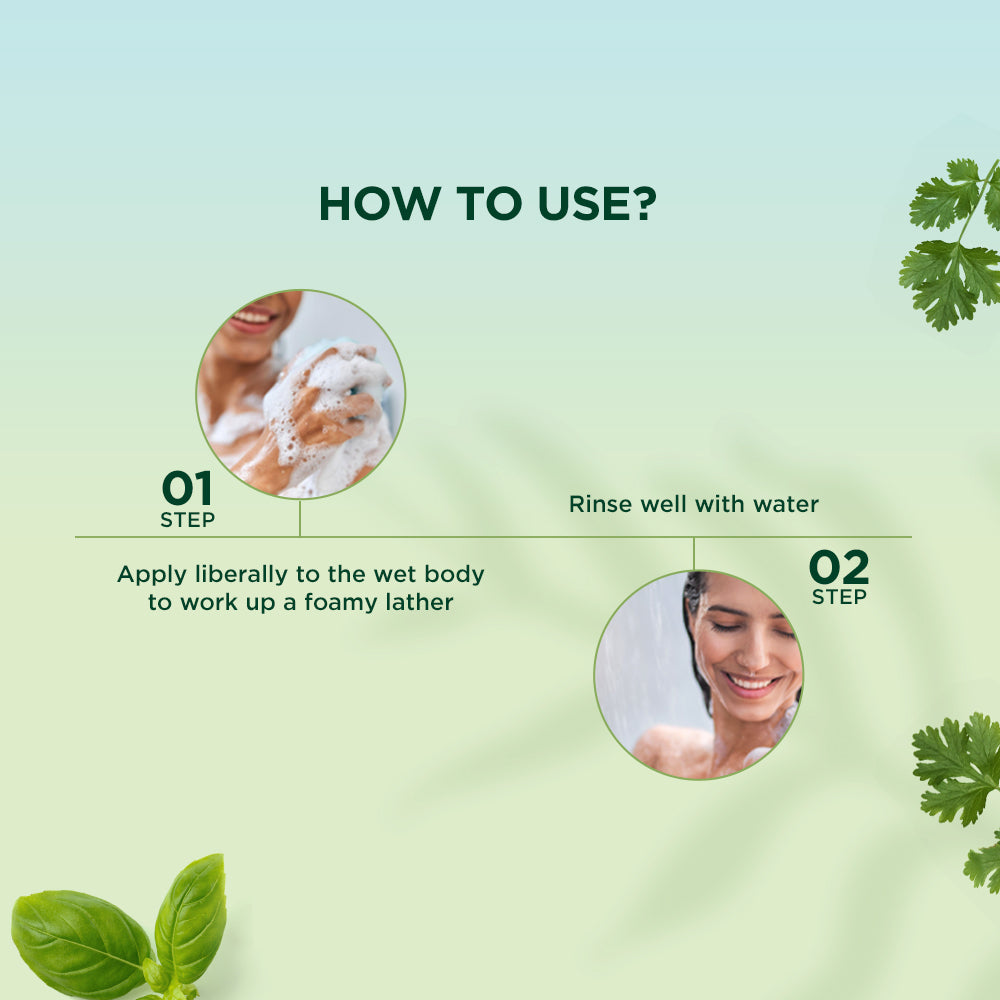 HOW TO USE?

01
STEP

Apply liberally to the wet body to work up a foamy lather

Rinse well with water

02
STEP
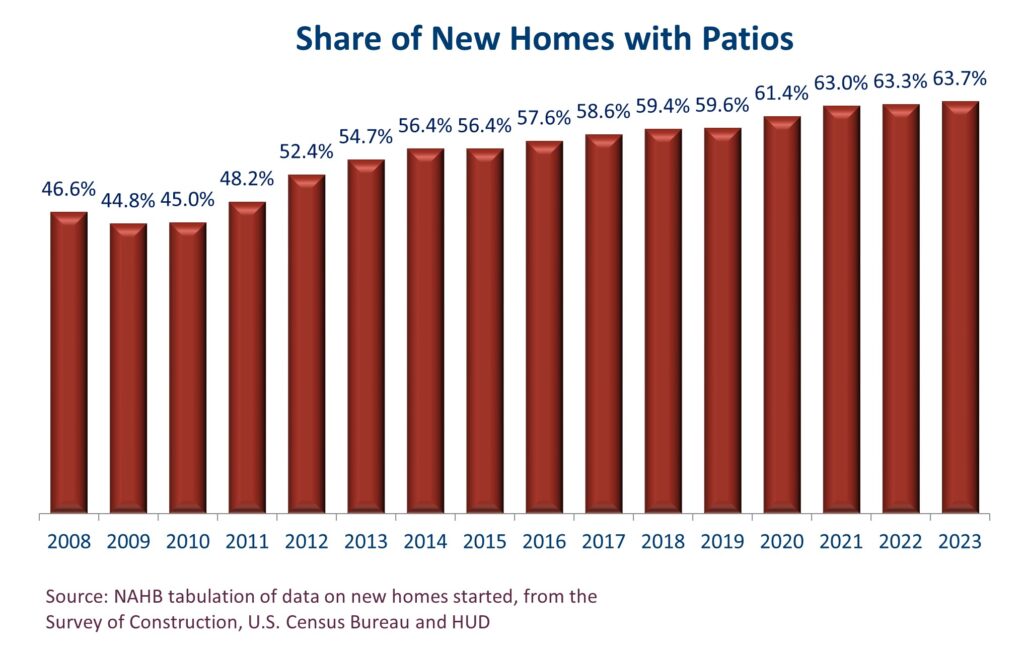 Share of New Homes with Patios

46.6% 44.8% 45.0% 48.2% 52.4% 54.7% 56.4% 56.4% 57.6% 58.6% 59.4% 59.6% 61.4% 63.0% 63.3% 63.7%

2008 2009 2010 2011 2012 2013 2014 2015 2016 2017 2018 2019 2020 2021 2022 2023

Source: NAHB tabulation of data on new homes started, from the Survey of Construction, U.S. Census Bureau and HUD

---

Give the listing again, exactly as it appears, but without its images.

**RESPONSE**
 HOW TO USE?

01
STEP

Apply liberally to the wet body to work up a foamy lather

Rinse well with water

02
STEP
 Share of New Homes with Patios

46.6% 44.8% 45.0% 48.2% 52.4% 54.7% 56.4% 56.4% 57.6% 58.6% 59.4% 59.6% 61.4% 63.0% 63.3% 63.7%

2008 2009 2010 2011 2012 2013 2014 2015 2016 2017 2018 2019 2020 2021 2022 2023

Source: NAHB tabulation of data on new homes started, from the Survey of Construction, U.S. Census Bureau and HUD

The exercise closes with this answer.